::: INPUT DATA :::

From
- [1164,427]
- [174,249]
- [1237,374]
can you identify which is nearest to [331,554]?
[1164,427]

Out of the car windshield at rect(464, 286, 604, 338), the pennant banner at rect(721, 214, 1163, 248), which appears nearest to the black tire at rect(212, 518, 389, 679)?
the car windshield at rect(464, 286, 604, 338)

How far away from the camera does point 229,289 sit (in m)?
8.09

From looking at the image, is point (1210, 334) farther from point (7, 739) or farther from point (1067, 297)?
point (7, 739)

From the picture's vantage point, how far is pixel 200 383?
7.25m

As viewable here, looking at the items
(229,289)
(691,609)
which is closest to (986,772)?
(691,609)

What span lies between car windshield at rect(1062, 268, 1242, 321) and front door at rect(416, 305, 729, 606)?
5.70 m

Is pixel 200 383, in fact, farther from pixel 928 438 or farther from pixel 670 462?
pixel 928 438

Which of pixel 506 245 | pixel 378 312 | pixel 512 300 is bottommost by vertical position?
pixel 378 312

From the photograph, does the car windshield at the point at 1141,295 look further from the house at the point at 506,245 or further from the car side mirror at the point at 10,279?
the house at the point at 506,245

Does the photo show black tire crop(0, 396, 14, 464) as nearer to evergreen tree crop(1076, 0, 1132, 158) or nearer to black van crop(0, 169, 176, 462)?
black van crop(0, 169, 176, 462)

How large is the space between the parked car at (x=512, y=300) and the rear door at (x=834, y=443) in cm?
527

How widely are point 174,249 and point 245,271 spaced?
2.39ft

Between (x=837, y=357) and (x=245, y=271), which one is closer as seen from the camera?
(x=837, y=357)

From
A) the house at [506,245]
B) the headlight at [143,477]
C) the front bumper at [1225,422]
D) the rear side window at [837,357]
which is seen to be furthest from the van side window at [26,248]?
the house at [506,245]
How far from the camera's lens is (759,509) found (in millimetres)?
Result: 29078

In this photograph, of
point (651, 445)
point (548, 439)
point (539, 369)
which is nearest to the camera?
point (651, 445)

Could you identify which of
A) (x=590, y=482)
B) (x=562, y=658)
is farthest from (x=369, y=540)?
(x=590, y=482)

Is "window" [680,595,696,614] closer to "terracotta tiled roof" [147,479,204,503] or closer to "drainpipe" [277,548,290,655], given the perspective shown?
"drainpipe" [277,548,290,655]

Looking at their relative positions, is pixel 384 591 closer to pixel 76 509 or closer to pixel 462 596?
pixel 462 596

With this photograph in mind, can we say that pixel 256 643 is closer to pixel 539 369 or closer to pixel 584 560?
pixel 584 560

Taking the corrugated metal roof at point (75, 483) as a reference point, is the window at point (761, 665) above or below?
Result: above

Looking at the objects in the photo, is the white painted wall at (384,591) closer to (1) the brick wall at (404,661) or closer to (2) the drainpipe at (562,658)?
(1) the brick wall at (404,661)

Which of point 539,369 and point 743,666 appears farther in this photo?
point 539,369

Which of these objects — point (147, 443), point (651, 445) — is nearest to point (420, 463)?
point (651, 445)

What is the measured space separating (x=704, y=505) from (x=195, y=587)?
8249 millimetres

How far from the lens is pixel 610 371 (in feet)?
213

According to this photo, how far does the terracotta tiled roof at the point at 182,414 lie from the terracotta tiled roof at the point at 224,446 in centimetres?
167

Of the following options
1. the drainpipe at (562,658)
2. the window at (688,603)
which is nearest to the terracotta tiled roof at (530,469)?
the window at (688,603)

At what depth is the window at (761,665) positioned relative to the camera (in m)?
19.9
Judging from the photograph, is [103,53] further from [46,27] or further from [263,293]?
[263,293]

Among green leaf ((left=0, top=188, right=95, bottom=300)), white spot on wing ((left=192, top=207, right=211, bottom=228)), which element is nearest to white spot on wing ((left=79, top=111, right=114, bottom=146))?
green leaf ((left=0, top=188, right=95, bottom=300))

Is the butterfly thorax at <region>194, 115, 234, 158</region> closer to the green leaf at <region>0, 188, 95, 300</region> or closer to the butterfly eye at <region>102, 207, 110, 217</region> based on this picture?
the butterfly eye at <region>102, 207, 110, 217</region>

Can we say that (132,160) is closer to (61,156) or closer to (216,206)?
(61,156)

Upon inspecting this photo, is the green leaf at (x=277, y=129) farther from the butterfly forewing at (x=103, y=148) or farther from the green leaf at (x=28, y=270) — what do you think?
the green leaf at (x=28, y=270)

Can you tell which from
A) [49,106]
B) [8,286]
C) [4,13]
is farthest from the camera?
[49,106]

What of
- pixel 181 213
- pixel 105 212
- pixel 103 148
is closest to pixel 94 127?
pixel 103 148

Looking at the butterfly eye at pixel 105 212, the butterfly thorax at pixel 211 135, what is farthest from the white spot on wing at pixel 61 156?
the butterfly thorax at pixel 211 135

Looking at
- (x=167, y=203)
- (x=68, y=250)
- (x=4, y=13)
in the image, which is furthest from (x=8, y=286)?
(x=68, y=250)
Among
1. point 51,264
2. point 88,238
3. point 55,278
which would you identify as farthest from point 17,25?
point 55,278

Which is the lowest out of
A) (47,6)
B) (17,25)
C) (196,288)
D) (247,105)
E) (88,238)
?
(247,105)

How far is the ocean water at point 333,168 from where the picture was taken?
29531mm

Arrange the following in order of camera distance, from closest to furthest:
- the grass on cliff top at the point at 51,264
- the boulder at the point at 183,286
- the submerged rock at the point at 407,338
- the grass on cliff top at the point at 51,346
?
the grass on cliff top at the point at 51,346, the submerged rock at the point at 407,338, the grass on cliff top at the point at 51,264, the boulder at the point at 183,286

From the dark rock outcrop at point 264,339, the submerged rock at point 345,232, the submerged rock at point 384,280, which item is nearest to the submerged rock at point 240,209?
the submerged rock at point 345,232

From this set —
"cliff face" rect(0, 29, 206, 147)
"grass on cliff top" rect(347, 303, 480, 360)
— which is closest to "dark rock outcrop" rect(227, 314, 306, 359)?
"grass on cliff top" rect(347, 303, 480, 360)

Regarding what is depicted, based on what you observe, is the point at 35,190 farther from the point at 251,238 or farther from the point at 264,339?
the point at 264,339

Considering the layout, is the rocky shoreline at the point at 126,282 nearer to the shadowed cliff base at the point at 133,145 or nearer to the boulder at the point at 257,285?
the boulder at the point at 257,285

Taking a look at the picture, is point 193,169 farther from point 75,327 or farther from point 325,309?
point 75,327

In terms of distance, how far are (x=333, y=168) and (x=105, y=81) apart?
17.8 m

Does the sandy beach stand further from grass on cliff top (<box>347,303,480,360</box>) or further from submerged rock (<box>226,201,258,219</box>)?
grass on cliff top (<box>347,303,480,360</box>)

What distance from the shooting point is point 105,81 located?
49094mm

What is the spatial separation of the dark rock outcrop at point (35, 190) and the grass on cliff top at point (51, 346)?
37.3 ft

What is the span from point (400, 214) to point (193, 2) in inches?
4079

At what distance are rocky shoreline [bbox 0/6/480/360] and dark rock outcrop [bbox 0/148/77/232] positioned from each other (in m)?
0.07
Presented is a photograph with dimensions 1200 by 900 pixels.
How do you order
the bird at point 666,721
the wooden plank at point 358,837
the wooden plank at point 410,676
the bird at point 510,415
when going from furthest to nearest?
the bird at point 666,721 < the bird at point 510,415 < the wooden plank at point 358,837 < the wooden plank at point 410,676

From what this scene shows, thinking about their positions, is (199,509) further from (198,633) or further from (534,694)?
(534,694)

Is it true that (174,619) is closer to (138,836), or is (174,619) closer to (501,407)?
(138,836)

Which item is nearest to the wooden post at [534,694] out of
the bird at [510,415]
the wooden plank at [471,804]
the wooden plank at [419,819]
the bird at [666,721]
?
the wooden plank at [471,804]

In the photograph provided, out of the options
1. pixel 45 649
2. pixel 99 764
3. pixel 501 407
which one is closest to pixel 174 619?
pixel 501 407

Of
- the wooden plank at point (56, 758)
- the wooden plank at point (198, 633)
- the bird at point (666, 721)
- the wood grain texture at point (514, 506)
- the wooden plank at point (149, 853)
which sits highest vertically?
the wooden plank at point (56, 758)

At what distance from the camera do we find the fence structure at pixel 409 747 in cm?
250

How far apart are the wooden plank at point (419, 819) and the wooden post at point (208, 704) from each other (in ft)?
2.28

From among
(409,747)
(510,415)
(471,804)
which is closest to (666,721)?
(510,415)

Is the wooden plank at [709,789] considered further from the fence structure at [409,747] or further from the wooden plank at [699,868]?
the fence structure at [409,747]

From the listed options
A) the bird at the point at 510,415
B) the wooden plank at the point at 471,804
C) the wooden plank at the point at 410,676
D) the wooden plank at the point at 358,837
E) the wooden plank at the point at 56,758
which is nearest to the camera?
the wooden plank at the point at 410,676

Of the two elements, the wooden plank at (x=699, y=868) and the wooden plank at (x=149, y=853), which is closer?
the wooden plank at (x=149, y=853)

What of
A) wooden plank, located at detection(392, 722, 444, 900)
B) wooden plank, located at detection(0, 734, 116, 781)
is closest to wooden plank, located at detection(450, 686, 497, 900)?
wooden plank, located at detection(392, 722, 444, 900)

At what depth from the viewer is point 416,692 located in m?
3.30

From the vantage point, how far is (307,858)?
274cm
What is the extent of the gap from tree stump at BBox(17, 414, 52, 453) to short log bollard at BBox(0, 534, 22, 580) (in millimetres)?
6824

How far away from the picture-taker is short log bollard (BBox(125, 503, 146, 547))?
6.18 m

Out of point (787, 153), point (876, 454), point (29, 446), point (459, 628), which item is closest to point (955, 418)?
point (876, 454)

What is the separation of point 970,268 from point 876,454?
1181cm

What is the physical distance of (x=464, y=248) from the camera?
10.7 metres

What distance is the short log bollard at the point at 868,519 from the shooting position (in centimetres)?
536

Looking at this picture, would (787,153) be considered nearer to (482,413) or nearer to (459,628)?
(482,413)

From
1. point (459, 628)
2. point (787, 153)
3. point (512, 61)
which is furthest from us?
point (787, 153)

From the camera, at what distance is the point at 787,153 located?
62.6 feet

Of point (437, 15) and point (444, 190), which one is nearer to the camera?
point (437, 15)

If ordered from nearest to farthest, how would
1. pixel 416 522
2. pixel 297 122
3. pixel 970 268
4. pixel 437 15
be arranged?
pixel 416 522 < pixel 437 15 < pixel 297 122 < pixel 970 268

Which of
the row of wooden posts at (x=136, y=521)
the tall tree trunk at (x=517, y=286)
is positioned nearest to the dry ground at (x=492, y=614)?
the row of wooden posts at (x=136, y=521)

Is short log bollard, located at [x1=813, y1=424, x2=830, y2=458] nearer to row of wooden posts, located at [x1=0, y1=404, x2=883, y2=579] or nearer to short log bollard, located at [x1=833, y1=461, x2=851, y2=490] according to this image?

:::

**WHAT TO DO**. Copy out the records exactly, starting at the line that contains "Is pixel 200 383, in" and ending at the line that contains "Result: 29078", both lines included.

**FINAL ANSWER**.
Is pixel 200 383, in fact, farther from pixel 928 438 or farther from pixel 670 462?
pixel 928 438

Which of pixel 506 245 | pixel 378 312 | pixel 512 300 is bottommost by vertical position?
pixel 378 312

From the photograph, does the car windshield at the point at 1141,295 look further from the house at the point at 506,245 or further from the car side mirror at the point at 10,279?
the house at the point at 506,245

Does the photo show black tire crop(0, 396, 14, 464) as nearer to evergreen tree crop(1076, 0, 1132, 158) or nearer to black van crop(0, 169, 176, 462)?
black van crop(0, 169, 176, 462)

How large is the space between the parked car at (x=512, y=300) and the rear door at (x=834, y=443) in cm?
527

How widely are point 174,249 and point 245,271 spaced?
2.39ft

Between (x=837, y=357) and (x=245, y=271), which one is closer as seen from the camera?
(x=837, y=357)

From
A) the house at [506,245]
B) the headlight at [143,477]
C) the front bumper at [1225,422]
D) the rear side window at [837,357]
which is seen to be furthest from the van side window at [26,248]?
the house at [506,245]
How far from the camera's lens is (759,509) found (in millimetres)?
Result: 29078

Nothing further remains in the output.